--- START ---
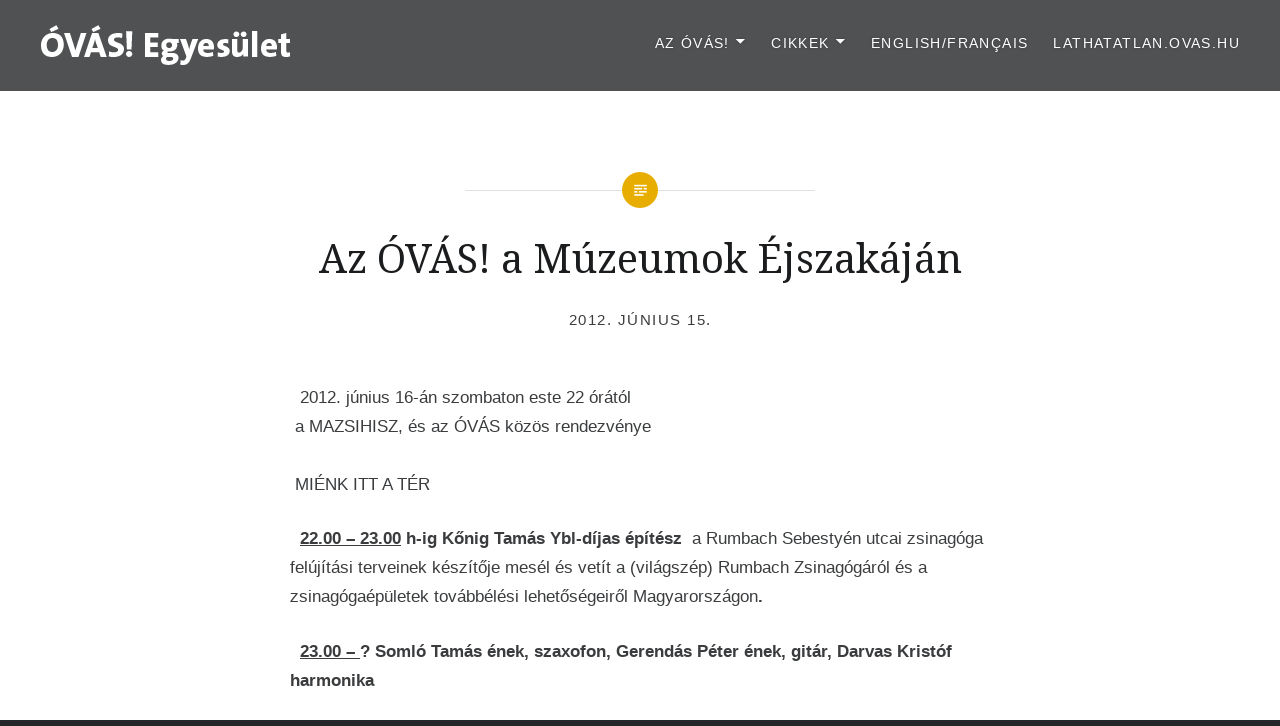

--- FILE ---
content_type: text/css; charset=UTF-8
request_url: https://www.ovas.hu/wp-content/themes/dyad-2-ovas/style.css?ver=2.0.3
body_size: 20
content:
/*
Theme Name: Dyad 2 Child theme for ÓVÁS!
Theme URI: 
Description: Child theme of dyad-2-wpcom theme for the Dyad 2 theme
Author: <a href="http://wordpress.com/themes">Automattic</a>
Author URI: 
Template: dyad-2-wpcom
Version: 2.0.3
*/

/* The plugin now uses the recommended approach for loading the css files.*/

--- END ---
Would you reproduce each line of the material exactly, omitting the images?

• Worked solution:
--- FILE ---
content_type: text/css; charset=UTF-8
request_url: https://www.ovas.hu/wp-content/themes/dyad-2-ovas/style.css?ver=2.0.3
body_size: 20
content:
/*
Theme Name: Dyad 2 Child theme for ÓVÁS!
Theme URI: 
Description: Child theme of dyad-2-wpcom theme for the Dyad 2 theme
Author: <a href="http://wordpress.com/themes">Automattic</a>
Author URI: 
Template: dyad-2-wpcom
Version: 2.0.3
*/

/* The plugin now uses the recommended approach for loading the css files.*/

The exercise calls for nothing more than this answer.